▶ _Required task_
Please copy the items from the line containing "From this set —" through the end of the items, replacing "nearest" with "closest" and leaving everything else unchanged.

▶ _Material shown_
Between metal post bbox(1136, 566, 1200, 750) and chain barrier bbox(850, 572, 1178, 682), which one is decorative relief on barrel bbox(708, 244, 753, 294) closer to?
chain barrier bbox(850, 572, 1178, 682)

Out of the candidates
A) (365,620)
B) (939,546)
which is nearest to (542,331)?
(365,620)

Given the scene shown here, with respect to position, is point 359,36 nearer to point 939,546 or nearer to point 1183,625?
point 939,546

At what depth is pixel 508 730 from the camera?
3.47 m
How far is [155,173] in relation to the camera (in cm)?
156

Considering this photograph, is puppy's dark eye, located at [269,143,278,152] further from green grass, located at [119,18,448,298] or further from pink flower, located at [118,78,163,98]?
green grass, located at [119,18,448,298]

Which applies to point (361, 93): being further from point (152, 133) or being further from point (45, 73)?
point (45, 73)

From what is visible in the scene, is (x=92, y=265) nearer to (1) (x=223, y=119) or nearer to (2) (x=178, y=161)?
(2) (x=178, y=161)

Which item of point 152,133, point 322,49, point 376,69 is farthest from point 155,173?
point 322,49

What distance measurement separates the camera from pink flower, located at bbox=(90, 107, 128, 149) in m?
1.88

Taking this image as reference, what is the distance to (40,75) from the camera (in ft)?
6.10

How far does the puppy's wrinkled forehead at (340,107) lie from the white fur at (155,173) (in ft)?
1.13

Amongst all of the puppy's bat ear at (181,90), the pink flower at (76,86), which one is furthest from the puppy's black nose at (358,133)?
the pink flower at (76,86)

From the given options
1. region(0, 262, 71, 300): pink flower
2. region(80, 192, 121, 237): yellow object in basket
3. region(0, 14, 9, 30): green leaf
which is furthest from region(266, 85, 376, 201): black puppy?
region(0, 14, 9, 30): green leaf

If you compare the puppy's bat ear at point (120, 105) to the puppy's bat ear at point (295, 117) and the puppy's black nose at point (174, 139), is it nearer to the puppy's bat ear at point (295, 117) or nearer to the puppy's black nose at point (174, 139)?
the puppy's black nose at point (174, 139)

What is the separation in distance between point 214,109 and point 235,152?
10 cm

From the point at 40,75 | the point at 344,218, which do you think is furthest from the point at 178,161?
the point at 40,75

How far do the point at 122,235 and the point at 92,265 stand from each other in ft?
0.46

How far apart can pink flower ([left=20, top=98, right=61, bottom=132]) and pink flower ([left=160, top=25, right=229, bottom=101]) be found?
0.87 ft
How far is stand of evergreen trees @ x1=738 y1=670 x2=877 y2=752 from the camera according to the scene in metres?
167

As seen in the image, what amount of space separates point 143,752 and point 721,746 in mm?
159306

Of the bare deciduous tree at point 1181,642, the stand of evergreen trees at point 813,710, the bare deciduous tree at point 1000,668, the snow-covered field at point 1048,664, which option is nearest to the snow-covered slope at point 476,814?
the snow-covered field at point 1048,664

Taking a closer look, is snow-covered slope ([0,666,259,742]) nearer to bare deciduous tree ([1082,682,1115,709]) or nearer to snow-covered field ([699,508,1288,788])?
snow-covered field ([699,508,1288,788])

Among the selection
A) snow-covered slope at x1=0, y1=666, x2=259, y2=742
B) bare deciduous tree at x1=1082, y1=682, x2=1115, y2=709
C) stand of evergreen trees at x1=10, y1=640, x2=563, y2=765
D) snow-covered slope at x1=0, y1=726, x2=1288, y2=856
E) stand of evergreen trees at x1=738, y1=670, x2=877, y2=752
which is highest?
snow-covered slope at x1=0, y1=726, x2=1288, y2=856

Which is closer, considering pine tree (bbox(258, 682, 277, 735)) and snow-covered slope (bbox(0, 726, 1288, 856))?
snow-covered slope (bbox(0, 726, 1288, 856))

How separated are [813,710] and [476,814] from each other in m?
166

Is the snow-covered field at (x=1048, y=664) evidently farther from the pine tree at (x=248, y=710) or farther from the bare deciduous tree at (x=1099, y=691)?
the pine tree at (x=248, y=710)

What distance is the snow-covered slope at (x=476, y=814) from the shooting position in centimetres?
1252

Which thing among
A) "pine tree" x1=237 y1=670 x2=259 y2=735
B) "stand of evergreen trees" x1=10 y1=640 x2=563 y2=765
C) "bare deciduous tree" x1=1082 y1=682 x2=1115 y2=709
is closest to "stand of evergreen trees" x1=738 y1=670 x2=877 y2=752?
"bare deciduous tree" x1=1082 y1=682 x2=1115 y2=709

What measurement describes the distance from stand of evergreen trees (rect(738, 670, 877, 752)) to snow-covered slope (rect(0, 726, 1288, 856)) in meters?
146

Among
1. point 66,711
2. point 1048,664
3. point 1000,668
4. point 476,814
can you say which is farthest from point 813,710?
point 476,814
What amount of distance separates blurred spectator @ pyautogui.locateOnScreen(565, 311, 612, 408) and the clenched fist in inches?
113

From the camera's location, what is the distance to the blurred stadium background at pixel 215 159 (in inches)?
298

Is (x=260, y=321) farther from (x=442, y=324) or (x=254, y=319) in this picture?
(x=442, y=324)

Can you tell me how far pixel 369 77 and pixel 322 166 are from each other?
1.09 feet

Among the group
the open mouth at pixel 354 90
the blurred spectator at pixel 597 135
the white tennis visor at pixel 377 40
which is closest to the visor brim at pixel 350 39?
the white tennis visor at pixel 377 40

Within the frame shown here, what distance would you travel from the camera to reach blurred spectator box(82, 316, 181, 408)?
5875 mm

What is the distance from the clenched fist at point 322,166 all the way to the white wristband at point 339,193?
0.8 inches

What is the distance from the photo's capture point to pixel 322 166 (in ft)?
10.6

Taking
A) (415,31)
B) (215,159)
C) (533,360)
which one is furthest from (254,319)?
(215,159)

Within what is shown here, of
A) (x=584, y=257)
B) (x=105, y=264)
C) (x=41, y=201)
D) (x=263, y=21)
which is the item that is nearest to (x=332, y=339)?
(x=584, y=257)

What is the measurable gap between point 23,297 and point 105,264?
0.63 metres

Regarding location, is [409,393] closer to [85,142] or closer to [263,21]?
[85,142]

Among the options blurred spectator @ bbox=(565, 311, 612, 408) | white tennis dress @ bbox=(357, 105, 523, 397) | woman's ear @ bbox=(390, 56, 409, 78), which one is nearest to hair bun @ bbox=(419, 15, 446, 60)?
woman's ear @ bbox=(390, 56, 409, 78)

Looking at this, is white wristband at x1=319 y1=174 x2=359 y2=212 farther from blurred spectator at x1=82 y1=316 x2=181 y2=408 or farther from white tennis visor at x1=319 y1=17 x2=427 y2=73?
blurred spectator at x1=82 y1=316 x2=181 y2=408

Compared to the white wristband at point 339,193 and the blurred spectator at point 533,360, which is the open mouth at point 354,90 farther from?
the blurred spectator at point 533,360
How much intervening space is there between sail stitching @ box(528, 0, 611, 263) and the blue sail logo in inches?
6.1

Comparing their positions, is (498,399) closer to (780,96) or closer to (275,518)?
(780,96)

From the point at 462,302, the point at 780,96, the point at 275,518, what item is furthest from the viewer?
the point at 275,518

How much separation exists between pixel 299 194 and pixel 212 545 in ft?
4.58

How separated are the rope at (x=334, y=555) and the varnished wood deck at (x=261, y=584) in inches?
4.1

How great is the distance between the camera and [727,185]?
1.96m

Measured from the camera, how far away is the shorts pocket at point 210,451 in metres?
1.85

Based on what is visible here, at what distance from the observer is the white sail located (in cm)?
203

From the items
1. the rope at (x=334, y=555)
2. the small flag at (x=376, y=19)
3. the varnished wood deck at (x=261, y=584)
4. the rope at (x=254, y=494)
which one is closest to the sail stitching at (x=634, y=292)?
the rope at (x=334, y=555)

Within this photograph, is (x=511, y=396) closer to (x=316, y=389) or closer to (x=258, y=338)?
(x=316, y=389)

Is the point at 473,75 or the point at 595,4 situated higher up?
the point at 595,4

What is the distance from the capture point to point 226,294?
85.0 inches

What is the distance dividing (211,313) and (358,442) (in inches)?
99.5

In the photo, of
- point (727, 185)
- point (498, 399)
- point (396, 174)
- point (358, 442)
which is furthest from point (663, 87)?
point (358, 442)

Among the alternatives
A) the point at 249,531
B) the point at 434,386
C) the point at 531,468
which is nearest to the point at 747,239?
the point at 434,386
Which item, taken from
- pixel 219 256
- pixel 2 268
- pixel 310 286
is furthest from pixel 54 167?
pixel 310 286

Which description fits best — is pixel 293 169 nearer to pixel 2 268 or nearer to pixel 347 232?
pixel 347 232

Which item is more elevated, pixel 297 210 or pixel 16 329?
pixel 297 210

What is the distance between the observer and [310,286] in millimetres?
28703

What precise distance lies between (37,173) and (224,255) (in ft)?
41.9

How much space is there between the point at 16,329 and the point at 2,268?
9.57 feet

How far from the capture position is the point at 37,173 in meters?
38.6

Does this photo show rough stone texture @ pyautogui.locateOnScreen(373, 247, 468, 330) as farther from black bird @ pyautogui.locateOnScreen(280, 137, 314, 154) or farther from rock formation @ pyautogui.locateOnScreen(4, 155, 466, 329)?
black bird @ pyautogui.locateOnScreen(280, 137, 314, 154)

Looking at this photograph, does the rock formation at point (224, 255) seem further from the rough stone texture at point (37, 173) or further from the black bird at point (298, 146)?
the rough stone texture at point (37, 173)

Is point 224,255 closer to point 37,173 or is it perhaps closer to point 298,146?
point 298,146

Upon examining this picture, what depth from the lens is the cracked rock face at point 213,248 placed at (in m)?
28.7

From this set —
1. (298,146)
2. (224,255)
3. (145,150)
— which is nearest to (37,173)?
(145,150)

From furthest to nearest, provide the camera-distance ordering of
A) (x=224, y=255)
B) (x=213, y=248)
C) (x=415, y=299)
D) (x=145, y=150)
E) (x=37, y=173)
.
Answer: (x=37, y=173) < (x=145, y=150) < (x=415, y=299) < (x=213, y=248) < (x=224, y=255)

▶ _Full response_
From this set —
1. (298,146)
2. (224,255)
3. (145,150)
— which is closest to (37,173)?
(145,150)

From furthest to closest, provide the camera-distance ordering of
A) (x=224, y=255)
B) (x=213, y=248)
C) (x=415, y=299)
D) (x=145, y=150)
E) (x=37, y=173)
.
Answer: (x=37, y=173) < (x=145, y=150) < (x=415, y=299) < (x=213, y=248) < (x=224, y=255)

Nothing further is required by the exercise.